Does the answer change if I'm interested mostly in [[information science]]? I did four years of computer science.

@flancian Actually, that wikipedia article and its "further readings" section isn't a bad place to start. Little bit old, but the basics are there. 👍 What are you planning to do with ontologies?

@chiasm thank you! Yes, I am an avid Wikipedia reader :) I love it and I try to essentially use it as a 'root node' when learning something. But a review of the article by someone more knowledgeable does wonders; I know that article quality can vary wildly (remembering this from when I was studying at university and reviewing Wikipedia articles together with literature).

@chiasm I am trying to develop the [[agora]], a distributed knowledge graph slash nerdy social network :)

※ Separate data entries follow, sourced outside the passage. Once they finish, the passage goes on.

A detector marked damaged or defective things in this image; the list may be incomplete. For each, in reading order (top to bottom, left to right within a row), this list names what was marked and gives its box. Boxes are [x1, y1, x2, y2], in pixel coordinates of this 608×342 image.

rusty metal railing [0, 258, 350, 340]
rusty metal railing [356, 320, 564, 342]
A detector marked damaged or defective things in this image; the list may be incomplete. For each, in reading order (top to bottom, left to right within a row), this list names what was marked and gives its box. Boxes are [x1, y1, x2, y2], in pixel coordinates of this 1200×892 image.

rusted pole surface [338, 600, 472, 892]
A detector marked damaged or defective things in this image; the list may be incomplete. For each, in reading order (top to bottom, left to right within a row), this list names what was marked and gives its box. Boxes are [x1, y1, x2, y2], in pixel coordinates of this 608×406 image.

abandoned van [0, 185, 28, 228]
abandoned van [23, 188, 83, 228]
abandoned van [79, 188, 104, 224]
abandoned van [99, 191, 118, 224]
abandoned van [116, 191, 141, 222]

For this purpose I want to learn more about what's out there w.r.t. organizing knowledge. I've been reading about RDF and existing projects in this space like Wikidata; but I don't have a holistic view of the discipline.

@flancian I saw you were struggling with Obsidian--my sweetie is doing the same, working with the different "note-taking" software that is out there. He's been complaining that none of it is quite right--either it's proprietary or it makes certain assumptions that don't quite fit what he wants to do. I've gotten an earful about the whole idea of Zettelkasten!! Isn't Obsidian closed-source?

@chiasm indeed it is! I started using it 1-2 months ago after my [[foam]] install ground to a halt; I was also interested in researching "easier to use" options to be able to recommend them to people who don't care as much (for now?) about closed/open source.

It's got many advantages, the biggest of which is its vibrant (open source) extension community. has more details.

@chiasm I'd like to recommend [[foam]] or [[logseq]] instead of [[obsidian]] but both have drawbacks currently.

@flancian That is fun to play with! I'll point him to it.

@flancian But isn't the point of these kinds of networks that you don't have to have an ontology? Ontologies tend to slow everything down, I find--or at least, developing them is an exercise in futility and frustration.

@chiasm indeed, that is my perception at least! But I've been engaging with people that believe otherwise / are more worried about "getting things right", and I'd like to understand their positions better.

Also, even if a design principle of the [[agora]] is to do without rigid abstractions and prefer optionality, I wonder if ontologies/taxonomies will become relevant as we seek to both construct meaning socially and interop with other systems.